The uncompression looks similarly:

//------------------------------------------------------------------------
ByteBuffer* ZlibPacker::uncompress(u8* aPackedData, s32 aSize)
{
 ByteBuffer buffer;
 buffer.construct(aPackedData, aSize, false);

 return uncompress(buffer);
}

//------------------------------------------------------------------------
ByteBuffer* ZlibPacker::uncompress(ByteBuffer& aPackedData)
{
 // read size of unpacked data
 unsigned long destLength = (u32) aPackedData.getInt();

 // create bytebuffer with sufficient capacity to hold unpacked data
 ByteBuffer* unpacked = new ByteBuffer();
 unpacked->construct(destLength);

 First we read length of uncompressed data. This is not part of zlib and it is up to you to keep it somewhere (or allocate buffer big enough to hold the biggest file you consider to process).

 s32 result = ::uncompress(unpacked->getDataPtr(), &destLength,
   aPackedData.getPositionPtr(), aPackedData.getLimit() - 4);

 if (result != Z_OK)
 {
  switch(result)
  {
  case Z_MEM_ERROR:
   LOGE("note enough memory for uncompression");
   break;

  case Z_BUF_ERROR:
   LOGE("note enough room in buffer to uncompress the data");
   break;

  case Z_DATA_ERROR:
   LOGE("compressed data corrupted or incomplete");
   break;
  }
 }

 Here we call the zlib uncompress() method. The third parameter "aPackedData.getPositionPtr()" returns unsigned char* pointing just after the 4 byte header! Do not forget to skip any headers you added to point to raw zlib data. The position within ByteBuffer automatically moved when we read the size in the very beginning of the method.

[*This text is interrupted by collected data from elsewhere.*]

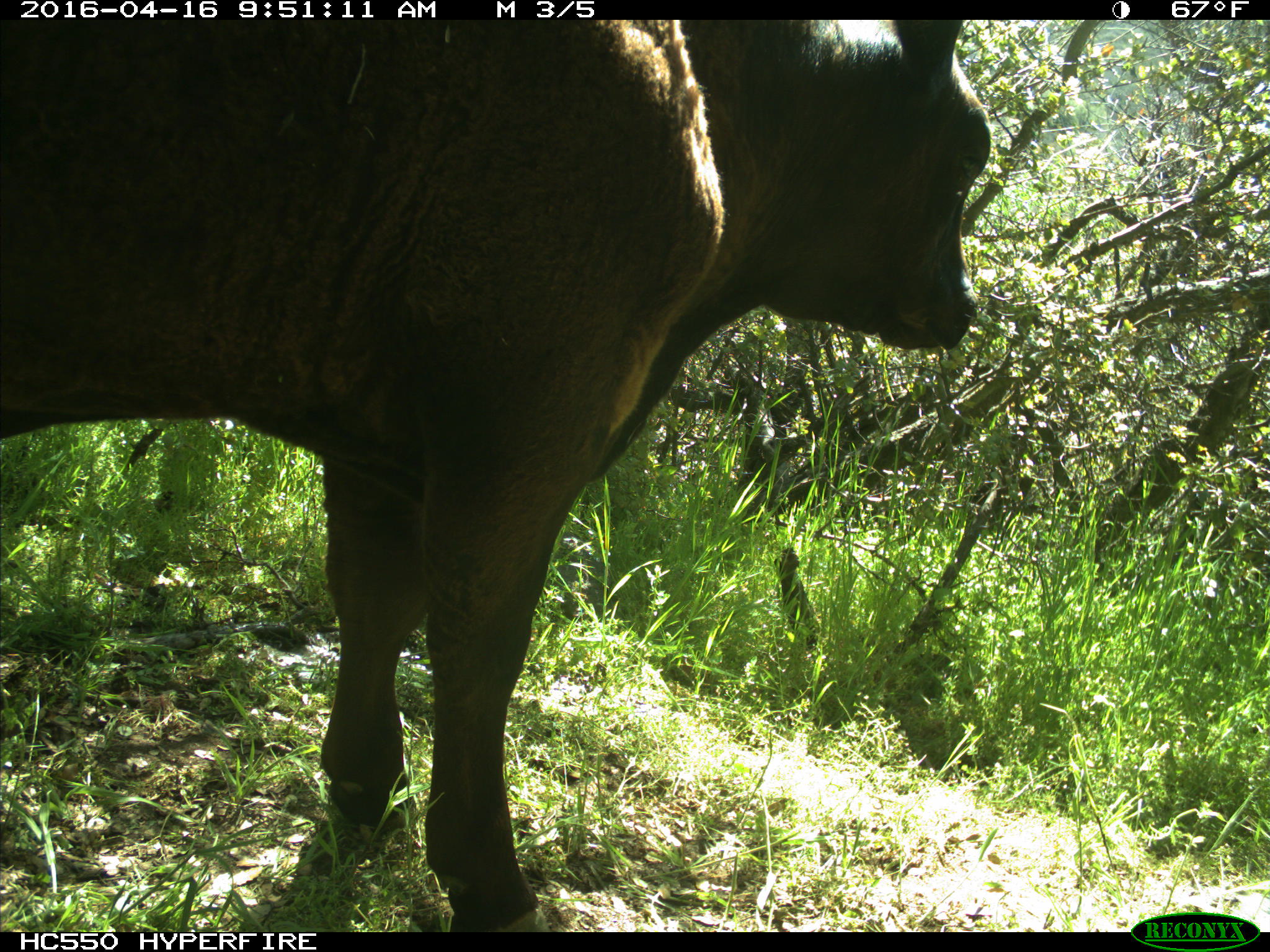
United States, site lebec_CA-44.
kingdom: Animalia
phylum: Chordata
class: Mammalia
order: Artiodactyla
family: Bovidae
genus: Bos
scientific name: Bos taurus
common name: domestic cow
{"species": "Bos taurus (domestic cow)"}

 unpacked->setLimit(aPackedData.getLimit() - 4);

 return unpacked;
}

 Finally we adjust some ByteBuffer internal variables and return the result.


Summary


 It is easy to make the zlib work in your project. Remember that it is not UnZip program so just putting some zips into your asset will not work. The zlib library also supports compressing and uncompressing in gzip (.gz format) format and ads gzip file access functions to easily work with it. It is still too fresh for me, so I will have to examine it in future.